2018.09.12

高レベル放射性廃棄物と世代間倫理

寺本剛 環境倫理学、技術哲学

社会 #「新しいリベラル」を構想するために

世代間公正・世代間倫理

1970年代ごろから各方面で、「世代間公正」とか「世代間倫理」という言葉が使われるようになってきた。その背景には、科学技術の発展によって人間活動の影響力が増大し、現在世代の行為が遠い未来にまでリスクや不利益をもたらす可能性が出てきたという現実がある。

有限な化石燃料を使うばかりで、利用可能な代替エネルギーを残さなければ、将来世代は私たちと同等の豊かさを享受できないかもしれない。野放図な開発によって自然環境を破壊すれば、将来世代は自然災害や食糧難のリスクに脅かされるかもしれない。これは明らかに不公平であろう。

しかも、まだ生まれていない将来世代は、現在世代の自己中心的な行為をやめさせられない。将来世代が生まれた頃には現在世代は死んでおり、文句を言うこともできない。このような弱い立場にある人々に、負の遺産を押しつけるのが倫理的でないのは明らかだ。

こうしたことから、現在世代は将来世代のことを配慮して行為すべきであり、世代を単位として利益やリスクを公正に分配すべきだ、という考え方が科学技術社会に求められる新たな倫理観として醸成されてきたのである。

教訓としての高レベル放射性廃棄物問題

こうしたなか、原子力発電にともなって発生する高レベル放射性廃棄物は、世代間倫理の重要性を示す事例としてしばしば取り上げられてきた。この廃棄物は10万年以上もの長期にわたって危険であり続け、画期的な技術革新がない限り、そのリスクは廃棄物の発生者ではない将来世代に残される。これが世代間の不公正であることは明らかだろう。

この事実は、私たち人類が途方もなく大きな力を持ってしまったこと、それゆえに、将来世代にその影響が及ばないように行為する責任があることを知らしめる。高レベル放射性廃棄物の問題は私たちに重要な教訓を与える事例であり、今後もそうであり続けるに違いない。

課題としての高レベル放射性廃棄物問題

しかし、残念だが、この問題がもたらす教訓は、その問題自体の解決には直接生かすことができない。その教訓に学んで、同じ過ちを繰り返さないことはできるかもしれないが、そうしたからといってすでにおかした過ちは消えない。発生してしまった高レベル放射性廃棄物は厳然と存在し、そのリスクが将来世代に引き継がれるという非倫理的な状況は残り続ける。

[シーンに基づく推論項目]
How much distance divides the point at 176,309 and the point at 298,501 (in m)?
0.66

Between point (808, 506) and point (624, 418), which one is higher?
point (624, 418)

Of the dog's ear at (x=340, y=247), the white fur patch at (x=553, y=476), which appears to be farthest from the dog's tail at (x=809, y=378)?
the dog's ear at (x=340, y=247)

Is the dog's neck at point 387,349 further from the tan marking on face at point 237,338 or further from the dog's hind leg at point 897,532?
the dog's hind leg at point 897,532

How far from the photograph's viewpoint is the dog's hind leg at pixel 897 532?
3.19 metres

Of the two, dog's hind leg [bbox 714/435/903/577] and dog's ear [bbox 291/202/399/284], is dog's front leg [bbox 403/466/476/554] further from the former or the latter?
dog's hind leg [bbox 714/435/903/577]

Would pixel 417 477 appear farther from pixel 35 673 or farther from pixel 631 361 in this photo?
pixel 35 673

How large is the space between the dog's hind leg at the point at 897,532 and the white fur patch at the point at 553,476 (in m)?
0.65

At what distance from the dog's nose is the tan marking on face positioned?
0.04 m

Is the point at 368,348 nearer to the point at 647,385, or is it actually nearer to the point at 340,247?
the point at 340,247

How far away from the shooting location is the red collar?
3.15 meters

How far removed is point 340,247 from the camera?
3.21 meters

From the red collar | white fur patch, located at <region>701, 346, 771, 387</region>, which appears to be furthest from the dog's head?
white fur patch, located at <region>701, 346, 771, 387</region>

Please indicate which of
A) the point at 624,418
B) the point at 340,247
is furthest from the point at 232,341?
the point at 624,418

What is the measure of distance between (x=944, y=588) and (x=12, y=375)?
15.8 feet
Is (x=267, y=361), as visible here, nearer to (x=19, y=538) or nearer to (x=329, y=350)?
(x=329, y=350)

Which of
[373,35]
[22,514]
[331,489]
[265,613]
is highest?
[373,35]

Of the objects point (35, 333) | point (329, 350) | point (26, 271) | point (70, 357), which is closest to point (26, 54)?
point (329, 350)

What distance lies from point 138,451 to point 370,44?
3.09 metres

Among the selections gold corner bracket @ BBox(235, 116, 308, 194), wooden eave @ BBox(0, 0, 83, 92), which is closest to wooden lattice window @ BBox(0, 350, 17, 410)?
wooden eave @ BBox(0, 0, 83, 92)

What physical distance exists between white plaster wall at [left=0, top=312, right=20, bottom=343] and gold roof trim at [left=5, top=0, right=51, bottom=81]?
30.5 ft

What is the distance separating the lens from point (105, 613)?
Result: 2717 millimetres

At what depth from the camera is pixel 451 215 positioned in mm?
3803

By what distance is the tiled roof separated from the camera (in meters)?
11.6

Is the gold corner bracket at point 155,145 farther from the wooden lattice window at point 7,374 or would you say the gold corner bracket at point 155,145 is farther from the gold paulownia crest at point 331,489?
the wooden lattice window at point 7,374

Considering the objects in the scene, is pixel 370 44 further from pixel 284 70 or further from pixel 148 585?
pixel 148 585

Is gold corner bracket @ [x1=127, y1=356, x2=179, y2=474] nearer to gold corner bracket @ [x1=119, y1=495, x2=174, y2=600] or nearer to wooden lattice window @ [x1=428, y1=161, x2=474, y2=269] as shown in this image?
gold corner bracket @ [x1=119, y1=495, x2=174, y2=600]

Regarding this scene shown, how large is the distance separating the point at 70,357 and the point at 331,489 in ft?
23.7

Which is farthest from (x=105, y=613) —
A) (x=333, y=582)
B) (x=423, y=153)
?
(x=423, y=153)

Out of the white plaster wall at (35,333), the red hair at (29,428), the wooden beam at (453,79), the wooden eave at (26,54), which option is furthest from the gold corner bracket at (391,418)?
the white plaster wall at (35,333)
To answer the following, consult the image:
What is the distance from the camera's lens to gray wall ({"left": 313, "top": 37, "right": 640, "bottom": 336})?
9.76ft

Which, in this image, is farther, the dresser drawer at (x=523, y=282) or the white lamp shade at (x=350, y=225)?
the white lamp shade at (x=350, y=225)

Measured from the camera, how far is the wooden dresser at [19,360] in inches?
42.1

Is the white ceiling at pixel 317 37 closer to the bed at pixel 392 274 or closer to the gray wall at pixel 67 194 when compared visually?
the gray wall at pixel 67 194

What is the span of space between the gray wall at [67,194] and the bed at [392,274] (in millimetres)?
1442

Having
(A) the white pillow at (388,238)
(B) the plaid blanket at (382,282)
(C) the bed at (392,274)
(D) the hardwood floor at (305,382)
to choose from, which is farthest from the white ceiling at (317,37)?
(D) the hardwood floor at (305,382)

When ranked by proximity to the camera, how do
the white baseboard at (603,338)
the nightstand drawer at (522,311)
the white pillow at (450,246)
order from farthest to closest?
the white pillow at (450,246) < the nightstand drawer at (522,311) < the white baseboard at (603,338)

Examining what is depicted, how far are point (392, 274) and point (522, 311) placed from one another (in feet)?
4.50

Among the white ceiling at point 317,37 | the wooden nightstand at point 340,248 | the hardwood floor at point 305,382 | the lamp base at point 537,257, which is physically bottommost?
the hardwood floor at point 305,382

__課題 1__:
高レベル放射性廃棄物と世代間倫理に関する本文について、次の問いに答えてください。
(a) 「世代間公正」や「世代間倫理」という言葉が各方面で使われるようになったのは、いつごろからですか。
(b) 高レベル放射性廃棄物は、どれほどの期間にわたって危険であり続けるとされていますか。
(c) 高レベル放射性廃棄物問題がもたらす教訓は、その問題自体の解決に直接生かすことができるとされていますか。
__課題 2__: 本文の「世代間公正・世代間倫理」から「が倫理的でないのは明らかだ。」までを、一字一句違えずに書き写してください。
上記の項目は参照する必要がありません。

__模範解答 1__:
(a) 1970年代ごろからです。
(b) 10万年以上もの長期にわたってです。
(c) いいえ、直接生かすことはできないとされています。

__模範解答 2__:
世代間公正・世代間倫理

1970年代ごろから各方面で、「世代間公正」とか「世代間倫理」という言葉が使われるようになってきた。その背景には、科学技術の発展によって人間活動の影響力が増大し、現在世代の行為が遠い未来にまでリスクや不利益をもたらす可能性が出てきたという現実がある。

有限な化石燃料を使うばかりで、利用可能な代替エネルギーを残さなければ、将来世代は私たちと同等の豊かさを享受できないかもしれない。野放図な開発によって自然環境を破壊すれば、将来世代は自然災害や食糧難のリスクに脅かされるかもしれない。これは明らかに不公平であろう。

しかも、まだ生まれていない将来世代は、現在世代の自己中心的な行為をやめさせられない。将来世代が生まれた頃には現在世代は死んでおり、文句を言うこともできない。このような弱い立場にある人々に、負の遺産を押しつけるのが倫理的でないのは明らかだ。